Analysts at Moody’s, S&P Global Ratings, and Oppenheimer & Co. all say the CFTC’s lawsuit is further evidence of an unstable regulatory environment, a continuing problem for Coinbase, which derives the lion’s share of its revenue from transaction fees. (A spokesperson for Coinbase did not immediately respond to a request for comment from Fortune.)
“We view it more as the continuation of a series of setbacks, of regulatory setbacks for the crypto industry,” Thierry Grunspan, a director at S&P Global Ratings who follows Coinbase, told Fortune.
In the past three months, the Securities and Exchange Commission has targeted a slew of well-known crypto firms, including Genesis, Gemini, Kraken, Paxos, and even Coinbase itself, which recently announced that it received a Wells Notice from the SEC, a document the regulator uses to alert companies they’re facing imminent legal action.
“My sense is more and more enforcement actions will come over the next few months or so,” Owen Lau, a senior analyst who covers Coinbase for Oppenheimer, told Fortune.
Will customers flee?
While the Binance lawsuit has made waves in the media, its effect on where traders will do business may be minimal, say the analysts.
“In terms of reputational damage,” Lau added, “there have always been accusations and investigations against Binance.”
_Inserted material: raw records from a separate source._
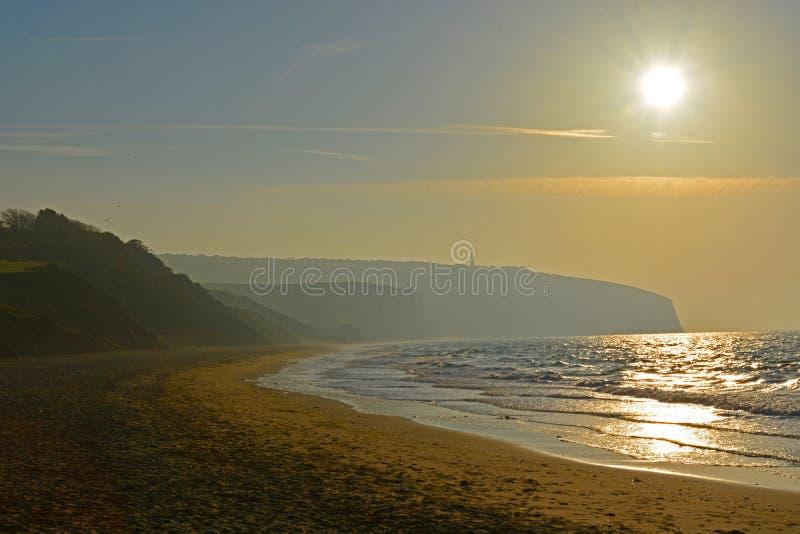 Nascer do sol sobre Misty Bay imagens de stock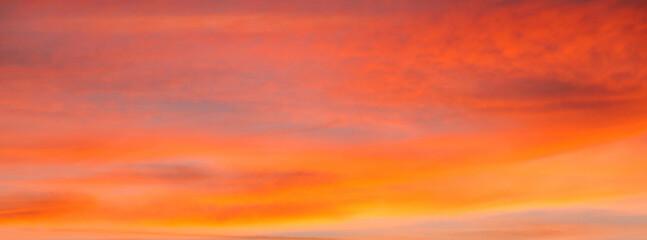 Fototapeta Cielo con nubes de color naranja al atardecer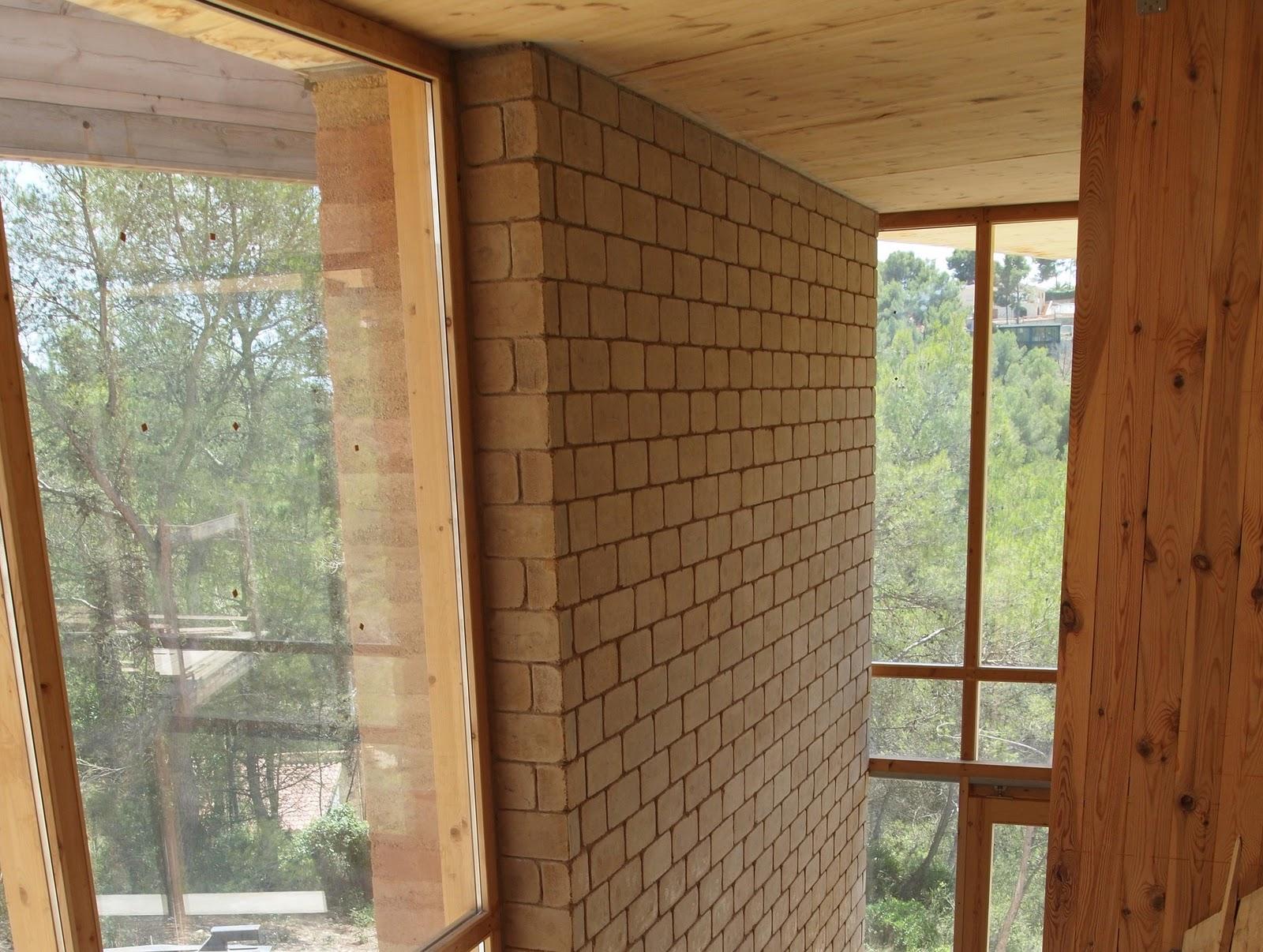 Junio 2011 muros interiores ladrillo adobe diario de una casa - Muros decorativos para interiores ...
However, he pointed out that the CFTC lawsuit specifically mentioned how traders were using VPNs—applications to obscure user locations—to access Binance’s international exchange. (CZ’s company has a U.S.-specific counterpart, Binance.US, to comply with federal and state regulations.)
Lau said it’s possible U.S.-based traders could move their business to other exchanges, like Coinbase, but few are expecting a huge shift in customer behavior.
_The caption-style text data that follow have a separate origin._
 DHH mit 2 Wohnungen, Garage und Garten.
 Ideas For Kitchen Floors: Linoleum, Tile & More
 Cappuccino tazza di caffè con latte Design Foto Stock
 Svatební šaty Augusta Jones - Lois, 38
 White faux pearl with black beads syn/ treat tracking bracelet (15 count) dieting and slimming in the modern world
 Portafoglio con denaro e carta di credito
“The clients that use Binance are typically different from the clients that use Coinbase,” Fadi Massih, a vice president and senior analyst at Moody’s, told Fortune. He said Coinbase’s exchange has limited offerings compared with those of Binance, which offers more leveraged products.
“We wouldn’t expect that shift to come back to Coinbase,” he added, pointing out that CME Group, a derivatives marketplace, may see more customers, as it offers Bitcoin and Ethereum futures and options.
‘Crystallization’ of oversight
The analysts who spoke to Fortune were quick to assert Coinbase’s current outlook hasn’t changed dramatically since the CFTC leveled accusations against its biggest competitor. That being said, they pointed out that the lawsuit may contain one silver lining: It specifies that Bitcoin, Litecoin, and Ether, Ethereum’s native cryptocurrency, are commodities.
SEC Chair Gary Gensler, on the other hand, still insists that every non-Bitcoin digital currency is a security. This battle over semantics has widespread ramifications, as the classification of cryptocurrencies could lead to heavy fines and penalties levied against companies that fail to comply with SEC regulations.
“Maybe not ‘a silver lining,’ but potentially it could be important,” said S&P Global’s Grunspan. “When you add up Bitcoin and Ethereum trading volumes, that’s really the vast majority of Coinbase spot-cash transactions in crypto.”
Massih, the analyst at Moody’s, agreed.
“It’s not a home run,” he added. “But at the same time, I think what we’re seeing is a crystallization of the regulatory oversight.”